Gus, who had been quietly carving dirty pictures into bars of soap by a pit fire, looked up and shook his head, then met Kellan's eyes. The wolfe looked over at the Layer and called his name.
"Adotre."
The Layer froze and turned immediately towards the wolfe's voice. Kellan looked at him, gently.
"You will be fine."
Adotre looked first at Kellan, then at Gustin. Then he went back to pacing.
~:~
It was nearing dusk when they heard the first signs of an approach. Adotre had been pacing the entryway for almost an hour. Kellan and Gustin, working on wood carving and soap-sorting respectively, had politely ignored him the entire time. But suddenly, as they were waiting for the evening meal to warm over the cooking fire, Kellan jerked up his head as if scenting the wind, and then just as suddenly, put it back down. The attention shift was brief enough that Gustin almost missed the clue; Adotre was not so oblivious. He lifted his head and perked his ears forward, clearly straining to make out the sounds.
"Is it him?!"
Gus, who had been quietly carving dirty pictures into bars of soap by one of the smaller pit fires, exchanged looks with his wolfe.
"Perhaps. Calm yourself. There is some distance yet."
Adotre, expectedly, did not calm himself, but rather began to breathe in a rapid ascent towards hyperventilation, all the while making a weird keening sound under his breath. Gustin put down his pornographic soap and went over to him.
The human put one hand on the Layer's shoulder, then reached up to rub gently behind the ear that Adotre usually scratched in anxiety.
"Hey. Listen. You will be fine."
Adotre looked first at Kellan, then at Gustin. Then he went back to pacing.
~:~
It took Iorir another twelve minutes to arrive. The knock at the door startled all of them - Adotre's anxiety had become both palpable and contagious. Kellan grunted and stood up to go to the door.
Adotre put his tail between his legs, then lifted it, then ran across the room, came back, turned in a circle, half-shifted before he caught himself and went back, and was only finally calmed by Gustin's two firm hands setting down on his shoulder.
"Sit."
Adotre sat. Gustin shoved a blank bar of soap into his hands.
"Carve."
Adotre stared dumbly at it. Gustin prodded him with a small tool.
"Carve. It will calm you. And make you look industrious. Here."
Adotre took the tool and began whittling away at the soap in no order in particular, his eyes still firmly on the door across the room which his Airu was preparing now to open.
It seemed to take forever; the door slid slowly on its bearings, and Kellan grunted a little with the effort of opening it.

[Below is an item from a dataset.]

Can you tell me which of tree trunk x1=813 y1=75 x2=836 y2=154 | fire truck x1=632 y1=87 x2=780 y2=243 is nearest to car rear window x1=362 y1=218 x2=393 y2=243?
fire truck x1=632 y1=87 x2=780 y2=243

But then the wind gushed in and the sunlight shielded his face, but there was he - the one, the mate, the exiled warrior, Adotre's own little wolfish prince. He was wearing travel clothes, gray and white to blend in, and Adotre processed idly that the addition of gray must mean that the snow was getting patchier. Spring would come very soon. Iorir and Kellan worked together to close the door, shut out the cold. Gustin looked over at the pits. Two fires would have to be relit. Adotre's tail, usually so upright, was tucked low against his thigh, no thumping of it evident.
Then the wolfe at the door shook himself, smiled, and pushed back his hood. He was fair - more than fair, Gus corrected. Handsomer than Kellan, truth told, but not nearly so attractive - at least not to Gus. Where Kellan had brute strength in his shoulders that spoke of constant use, Iorir was slimmer, angular. Where Kellan had dark hair, Iorir had silver - a color Gus had never seen before on a wolfe, and made a mental note to ask about as soon as it was comfortable. He had the same brown eyes as Kellan, the same smoothness of skin and sharpness of jaw, but where Kellan's expression was serious, firm - leaderly, Gustin liked to call it - Iorir's looked more like that of a prankster. No wonder he and Adotre got along.
Kellan walked farther into the room, Iorir trailing some distance behind.
"Mate. I present to you: Iorir. Wolfe of the Irion, trader and healer. He comes seeking Adotre's bond."
Iorir, studiously ignoring the Layer, bowed slightly and reached out one hand to Gustin. Gus took it, shook it, and inclined his head - as much of a bow as he could manage from the floor. Before he straightened back up, Iorir caught sight of one of Gus' particularly graphic soaps that had been cast aside for morphological inaccuracy, and raised an eyebrow. Then, glancing furtively at Adotre, he grinned.
Gus was glad Adotre was already too busy studiously ignoring Iorir himself, or he guessed the nervous Layer would have passed out from embarrassment.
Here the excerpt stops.